Bu soruyu sorunca şöyle bir düşünüyor ve içimde gizlenen mutluluk hissini bulmaya çalışıyorum. Durun bakalım şurada biraz olacaktı. Duygularımın sıraya dizilip, yaşadığım anlara göre öne çıkmasını bekledikleri duygu odama bir göz atıyorum. Yok. Hay Allah! Nereye gitti? Var gücümle içime sesleniyorum: Mutluluuuuk neredesiiiiin? Mutluluktan çıt çıkmıyor. Neyi bekliyor dersiniz ortaya çıkmak için? Beklentilerimin karşılanmasını mı? Özlemlerimin dinmesini mi? Yıllardır hayalini kurduğum bir şeyin gerçekleşmesini mi? Yoksa her şeyin yolunda gitmesini mi? Böyle düşününce mutluluk dayanamayıp içimden sesleniyor bana: Daha çooook beklersin.

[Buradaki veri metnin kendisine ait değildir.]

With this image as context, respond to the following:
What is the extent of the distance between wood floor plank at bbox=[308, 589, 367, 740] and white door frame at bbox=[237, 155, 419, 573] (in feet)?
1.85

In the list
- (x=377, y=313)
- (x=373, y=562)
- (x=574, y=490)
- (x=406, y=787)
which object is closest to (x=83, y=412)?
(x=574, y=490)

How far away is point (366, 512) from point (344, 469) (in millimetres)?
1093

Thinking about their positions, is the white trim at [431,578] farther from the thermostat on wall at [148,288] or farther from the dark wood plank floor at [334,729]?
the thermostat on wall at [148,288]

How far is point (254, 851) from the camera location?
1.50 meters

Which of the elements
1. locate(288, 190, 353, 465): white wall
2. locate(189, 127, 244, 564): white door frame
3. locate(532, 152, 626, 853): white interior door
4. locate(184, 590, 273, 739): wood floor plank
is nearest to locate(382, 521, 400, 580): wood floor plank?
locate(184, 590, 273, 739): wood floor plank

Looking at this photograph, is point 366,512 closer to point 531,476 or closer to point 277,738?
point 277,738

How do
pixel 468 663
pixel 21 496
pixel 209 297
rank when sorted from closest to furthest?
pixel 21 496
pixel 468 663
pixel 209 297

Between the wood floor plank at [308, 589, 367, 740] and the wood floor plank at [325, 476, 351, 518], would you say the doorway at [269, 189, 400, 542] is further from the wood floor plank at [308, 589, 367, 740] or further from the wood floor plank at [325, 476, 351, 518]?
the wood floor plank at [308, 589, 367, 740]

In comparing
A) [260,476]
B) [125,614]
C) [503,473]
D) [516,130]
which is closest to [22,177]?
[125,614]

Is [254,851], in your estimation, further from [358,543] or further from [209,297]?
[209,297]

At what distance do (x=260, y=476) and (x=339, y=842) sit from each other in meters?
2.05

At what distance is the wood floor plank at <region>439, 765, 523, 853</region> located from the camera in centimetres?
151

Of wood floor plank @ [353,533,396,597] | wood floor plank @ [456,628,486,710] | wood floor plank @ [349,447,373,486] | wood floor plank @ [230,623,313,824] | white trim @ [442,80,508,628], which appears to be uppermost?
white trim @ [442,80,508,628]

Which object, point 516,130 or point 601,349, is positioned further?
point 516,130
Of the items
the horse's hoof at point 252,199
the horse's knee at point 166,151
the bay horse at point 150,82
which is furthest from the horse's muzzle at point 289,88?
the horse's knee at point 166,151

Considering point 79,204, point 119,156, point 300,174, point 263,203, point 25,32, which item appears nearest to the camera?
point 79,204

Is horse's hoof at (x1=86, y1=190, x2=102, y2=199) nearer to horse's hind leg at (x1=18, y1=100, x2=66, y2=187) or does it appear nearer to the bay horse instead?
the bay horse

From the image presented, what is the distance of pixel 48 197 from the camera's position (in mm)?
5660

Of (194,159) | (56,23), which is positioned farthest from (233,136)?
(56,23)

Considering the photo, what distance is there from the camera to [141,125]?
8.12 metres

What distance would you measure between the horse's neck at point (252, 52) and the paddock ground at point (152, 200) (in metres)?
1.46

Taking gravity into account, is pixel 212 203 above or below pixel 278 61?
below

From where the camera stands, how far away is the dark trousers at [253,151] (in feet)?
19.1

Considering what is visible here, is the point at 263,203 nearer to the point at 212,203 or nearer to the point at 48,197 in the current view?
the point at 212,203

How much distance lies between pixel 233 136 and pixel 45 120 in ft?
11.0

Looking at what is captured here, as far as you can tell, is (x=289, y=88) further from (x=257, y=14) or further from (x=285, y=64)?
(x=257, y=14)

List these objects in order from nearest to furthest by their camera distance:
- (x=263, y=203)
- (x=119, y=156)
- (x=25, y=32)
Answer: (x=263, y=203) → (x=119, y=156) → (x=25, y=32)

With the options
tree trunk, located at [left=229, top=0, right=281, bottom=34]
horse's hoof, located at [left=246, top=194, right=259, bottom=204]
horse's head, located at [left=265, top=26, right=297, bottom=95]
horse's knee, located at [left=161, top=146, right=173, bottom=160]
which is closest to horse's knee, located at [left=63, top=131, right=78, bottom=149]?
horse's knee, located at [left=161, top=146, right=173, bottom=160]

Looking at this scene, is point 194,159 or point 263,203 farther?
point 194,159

MUTLULUĞU BEKLETMEK ZORUNDA MIYIZ?
Bazen böyle hissederiz. Mutluluğu içimizde kaybetmiş gibi…
Oysa mutluluk insanı hayata bağlayan, yaşama gücü veren, başka işlerini de kolaylaştıran en önemli duygudur. Mutlu olduğumuzda vücudumuzda pek çok hormon salgılanır. Serotonin bunların en bilinenidir. Serotonin hormonu eksikliğinde kendimizi depresif hissederiz, karamsar ve öfkeli oluruz. Bu depresif durum bizi birçok işimizden alıkoyar. Bazen hiç değmeyen sebepler yüzünden mutsuz olmayı seçeriz. Gerçekten de mutluluğu bu kadar bekletmek zorunda mıyız? Ona ulaşmamız bu kadar zor mu?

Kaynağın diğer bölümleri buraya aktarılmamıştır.